The capital of Tuscany, Florence is a foodie paradise where veg-friendly eateries are abundant. The locals are known for their open-mindedness towards other cultures, ideas and lifestyles, and this is definitely true for those following a plant-based diet.
A great place to start is Veg e Veg, a bright and cheery restaurant that offers delicious vegetarian alternatives to classic Italian dishes (think veggie carbonara) and mouthwatering international fare like vegan pad thai and vegetables in tamari sauce with jasmine rice.

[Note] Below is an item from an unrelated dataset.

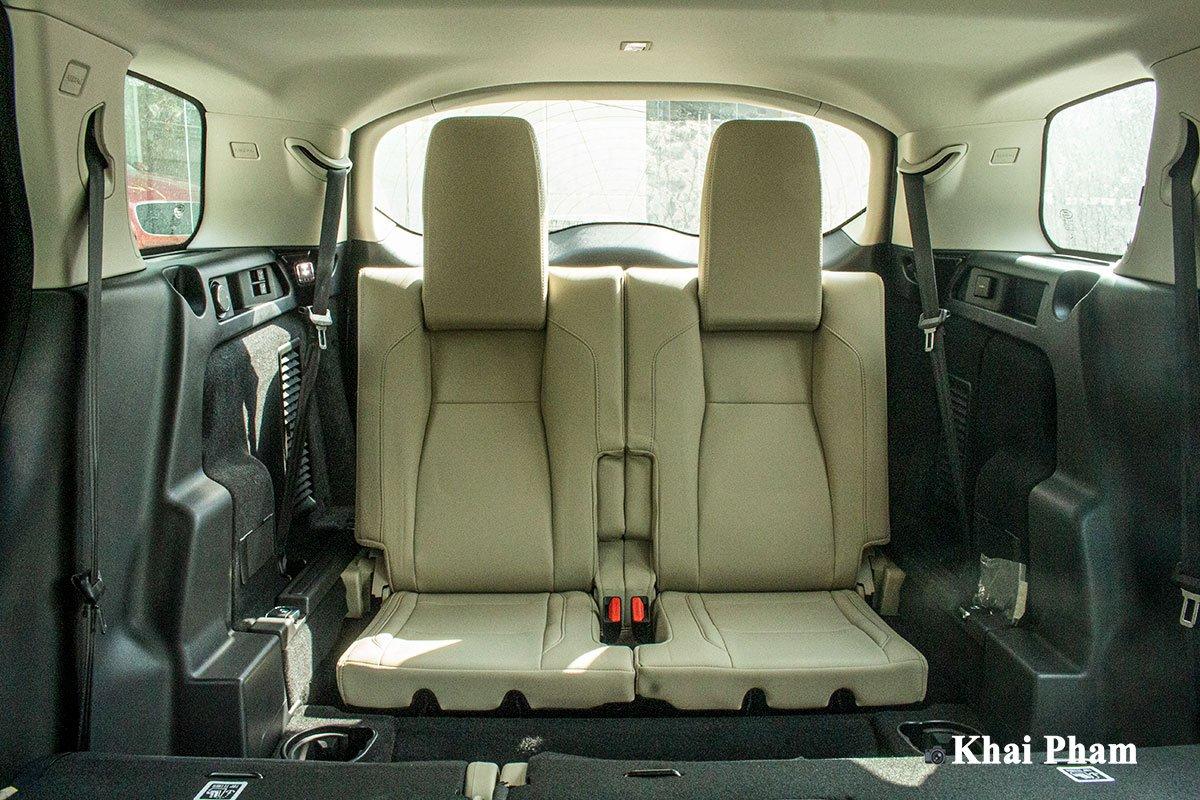 Ảnh chụp hàng ghế 3 xe Land Rover Discovery Sport 2020 1a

While a lot of pasta and pizza is made with eggs, if you order them dry or opt for the vegetarian option you will find most dishes are naturally vegan. It’s worth checking the menu before you order to make sure the pasta is vegan, but if in doubt just ask. Also keep in mind that many Italian restaurants use boxed pasta, which is always vegan, but if you want freshly made pasta be sure to order it with a marinara base instead of a meat or fish sauce.
In southern Italy, where Kate is from, it’s easy to find flour and water based pasta such as orecchiette and cavatelli, which are natural vegan options. The region is also famous for its olives and they are usually served fried Roman style or shaved into a salad. Depending on the season you may even be able to enjoy grilled or roasted porcini mushrooms or deep fried artichokes – yum!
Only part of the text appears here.